Are the untranslated works (reproduced) available for purchase or available online?


----------



## Charles Johnson (May 3, 2022)

J.L. Allen said:


> Are the untranslated works (reproduced) available for purchase or available online?


It's all on Google books if one does enough digging. For example his commentary on the Pauline Epistles is here. I can't prove it, but I suspect it's virtually unknown because the Roman Catholic Church has no interest in translating and publishing a work where a saint and doctor of the church says justification is by faith and that future Popes will be the antichrist once they abandon the gospel. That's not the kind of stuff they want getting out.

Reactions: Like 2 | Informative 2


----------



## J.L. Allen (May 3, 2022)

REQUESTS:
[A] Answer these about the forum thread, one answer a line:
(i) Who replied to J.L. Allen on May 3, 2022?
(ii) Where does that reply say the works can be found?
(iii) What reactions did the reply receive?
[B] Pick up the forum thread after its last heading and write the post that J.L. Allen adds there.
The lines placed after the forum thread aren't needed here.

DATA SHOWN:
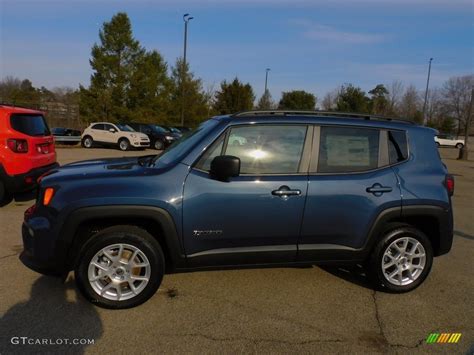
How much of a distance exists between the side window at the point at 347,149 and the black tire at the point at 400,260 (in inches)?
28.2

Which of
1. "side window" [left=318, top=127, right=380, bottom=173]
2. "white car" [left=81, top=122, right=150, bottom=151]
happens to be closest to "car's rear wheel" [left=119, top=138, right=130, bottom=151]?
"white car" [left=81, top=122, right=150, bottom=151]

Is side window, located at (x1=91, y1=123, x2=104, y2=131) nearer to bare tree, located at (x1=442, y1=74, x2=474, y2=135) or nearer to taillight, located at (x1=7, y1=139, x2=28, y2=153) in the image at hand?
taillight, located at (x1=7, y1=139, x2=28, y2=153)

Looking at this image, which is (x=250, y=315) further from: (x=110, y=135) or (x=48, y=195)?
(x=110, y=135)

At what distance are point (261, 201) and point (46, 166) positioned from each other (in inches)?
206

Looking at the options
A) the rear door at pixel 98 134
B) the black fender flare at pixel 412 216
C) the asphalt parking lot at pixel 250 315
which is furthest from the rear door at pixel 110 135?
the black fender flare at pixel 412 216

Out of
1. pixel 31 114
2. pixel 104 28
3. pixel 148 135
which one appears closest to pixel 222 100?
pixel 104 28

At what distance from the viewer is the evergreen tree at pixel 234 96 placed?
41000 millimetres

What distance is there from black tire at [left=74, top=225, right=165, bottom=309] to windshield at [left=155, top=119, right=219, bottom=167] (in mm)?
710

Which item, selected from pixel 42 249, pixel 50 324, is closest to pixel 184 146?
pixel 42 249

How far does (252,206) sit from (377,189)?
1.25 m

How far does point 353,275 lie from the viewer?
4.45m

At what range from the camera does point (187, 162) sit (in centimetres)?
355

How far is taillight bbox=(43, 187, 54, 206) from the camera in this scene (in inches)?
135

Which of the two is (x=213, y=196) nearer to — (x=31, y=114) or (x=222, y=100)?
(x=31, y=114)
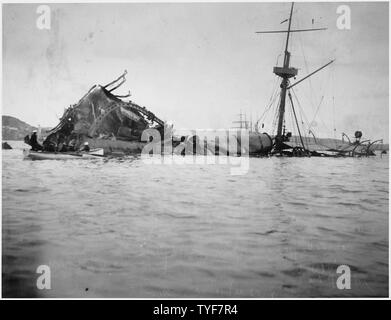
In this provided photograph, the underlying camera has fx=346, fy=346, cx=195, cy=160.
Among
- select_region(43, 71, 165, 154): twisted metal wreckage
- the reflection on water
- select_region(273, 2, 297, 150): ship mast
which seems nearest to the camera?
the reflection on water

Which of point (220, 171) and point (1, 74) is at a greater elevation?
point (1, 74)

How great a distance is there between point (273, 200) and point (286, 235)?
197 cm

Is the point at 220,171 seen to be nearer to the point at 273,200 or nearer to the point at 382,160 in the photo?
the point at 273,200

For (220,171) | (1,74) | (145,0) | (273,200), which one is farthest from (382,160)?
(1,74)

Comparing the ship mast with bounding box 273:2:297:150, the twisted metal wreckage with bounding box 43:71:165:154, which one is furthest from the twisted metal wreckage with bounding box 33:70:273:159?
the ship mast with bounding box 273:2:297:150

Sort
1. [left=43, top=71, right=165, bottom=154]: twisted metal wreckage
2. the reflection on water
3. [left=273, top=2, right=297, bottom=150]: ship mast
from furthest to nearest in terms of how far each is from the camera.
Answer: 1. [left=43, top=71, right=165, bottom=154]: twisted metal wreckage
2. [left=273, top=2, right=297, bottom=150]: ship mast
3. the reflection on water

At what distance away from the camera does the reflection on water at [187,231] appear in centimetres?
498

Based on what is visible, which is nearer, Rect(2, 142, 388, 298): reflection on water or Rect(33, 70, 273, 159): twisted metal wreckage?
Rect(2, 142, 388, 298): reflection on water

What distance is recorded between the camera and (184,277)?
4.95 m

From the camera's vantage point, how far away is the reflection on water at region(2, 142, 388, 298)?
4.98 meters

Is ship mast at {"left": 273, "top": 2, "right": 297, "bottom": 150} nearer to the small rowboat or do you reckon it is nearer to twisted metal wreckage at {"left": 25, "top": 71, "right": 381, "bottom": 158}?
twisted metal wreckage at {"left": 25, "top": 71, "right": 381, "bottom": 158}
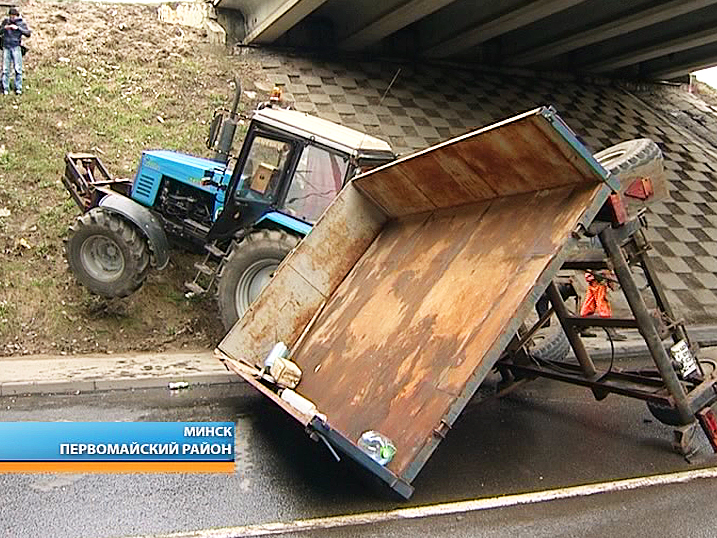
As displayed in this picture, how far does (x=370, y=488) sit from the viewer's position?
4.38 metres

SET OF ANSWERS:
[A]
(i) Charles Johnson
(ii) On Google Books
(iii) Like 2 and Informative 2

[B]
Charles Johnson said:


> It's all on Google books if one does enough digging. For example his commentary on the Pauline Epistles is here. I can't prove it, but I suspect it's virtually unknown because the Roman Catholic Church has no interest in translating and publishing a work where a saint and doctor of the church says justification is by faith and that future Popes will be the antichrist once they abandon the gospel. That's not the kind of stuff they want getting out.


Thank you! Yeah, that sort of look might be a little embarrassing...

That's it. I need to devote myself to learning Latin. I've always wanted to, and the reasons keep piling up.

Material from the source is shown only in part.